The amount of energy that may be derived from output winding 32 without interrupting the oscillations in inductor 22 will depend to a certain extent on the ratio of the input frquency to the output frequency. Generally, more energy can be derived from inductor 22 for small ratios of division and multiplication than for larger ratios. However, suitable means for amplifying the energy output of winding 32 may be provided if necessary. The upper limit of energy transfer is generally set by the maximum permissible heating of block 16 due to losses in the dielectric.

While certain of the parameters of the system of Fig. 1 must be determined empirically for the particular frequency of source 10 and the harmonic or subharmonic to be generated, it it believed that the ranges of values that these parameters may assume are sufficiently broad so that the system of Fig. 1 may be constructed and operated with a minimum of experimentation by the average skilled technician.

A second embodiment of the invention is illustrated in Fig. 2. In this embodiment, four nonlinear capacitors 62, 64, 66 and 68 are arranged in a four-terminal bridge circuit. Linear, variable capacitors 72 and 74, are coupled in shunt with nonlinear capacitors 66 and 68, respectively as means for balancing the bridge to prevent direct coupling of energy from terminals 76 and 78 to terminals 82 and 84. The maximum capacitance of capacitors 72 and 74 should be small compared to the unsaturated capacitance of capacitors 66 and 68 in order that the nonlinear characteristics of the bridge be not disturbed. Similar, small, linear capacitors may be coupled between adjacent plates in the embodiment of Fig. l to correct any unbalance in the bridge type circuit formed by block 16 and plates 12, 14, 18 and 20.

The remainder of the circuit of Fig. 2 is identical to the embodiment of Fig. l.with the exception that bias batteries 36 and 38 have been omitted. Therefore, parts in Fig. 2 corresponding to like parts in Fig. 1 have been given the same reference numerals. It will be seen that the signals applied at terminals 76 and 7S, and signals appearing across terminals 82 and 84, both contribute to saturation in the four nonlinear capacitors. Inductor 22 is tuned to resonate with the capacitance of the bridge as seen from terminals 82. and 84. It is believed that energy transfer takes place between signal source and inductor 22 in a manner similar to that suggested above in connection with the discussion of Fig. 1.

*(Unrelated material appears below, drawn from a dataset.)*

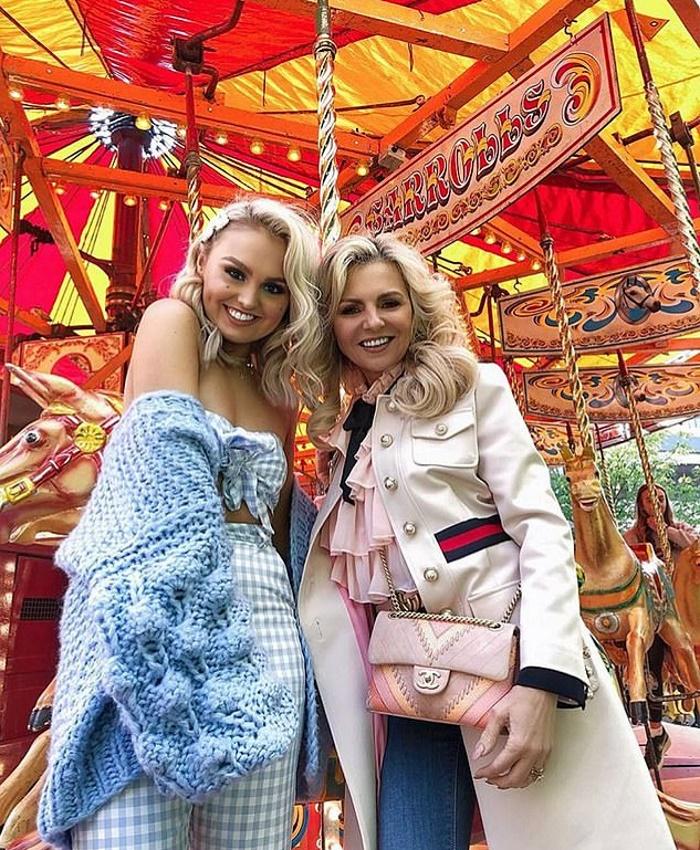 57-летняя мать пошла по стопам 20-летней дочери и стала популярной моделью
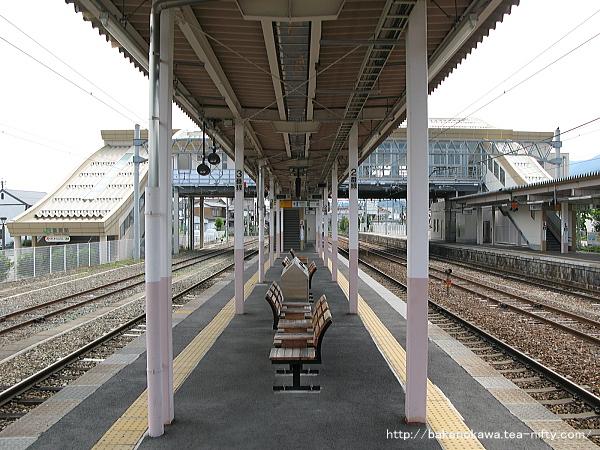 豊野駅の2-3番島式ホームその1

Fig. 4 illustrates an embodiment of the invention arranged for multiple step frequency division of a signal from source 80. The system of Fig. 4 is similar to that shown in Fig. 1 with the addition of a third pair of plates on the faces of the block of ferroelectric material which were unoccupied in Fig. 1. Therefore, block 82 of Fig. 4 is provided with three pairs of plates, 84, 86 and 88, only one plate of each pair being visible in Fig. 4. Source 89 is coupled across plates 84 to supply energy to the system. Inductor 90, coupled across plates 86, is tuned to resonate with the capacitance between plates 86 at some submultiple of the frequency of the signal from source 80, for example one-third the frequency of this signal. A second inductor 92 is coupled across plates 88 and is tuned to resonate at a submultiple of the frequency of the tuned circuit including inductor 90. Again, inductor 92 may be tuned so that this second submultiple frequency is onethird the frequency of the first submultiple frequency. A winding 94, magnetically coupled to inductor 92, is provided as a means for deriving an output signal from the oscillatory system. Suitable means (not shown in Fig. 4) are also provided for shock exciting oscillations in inductors 90 and 92.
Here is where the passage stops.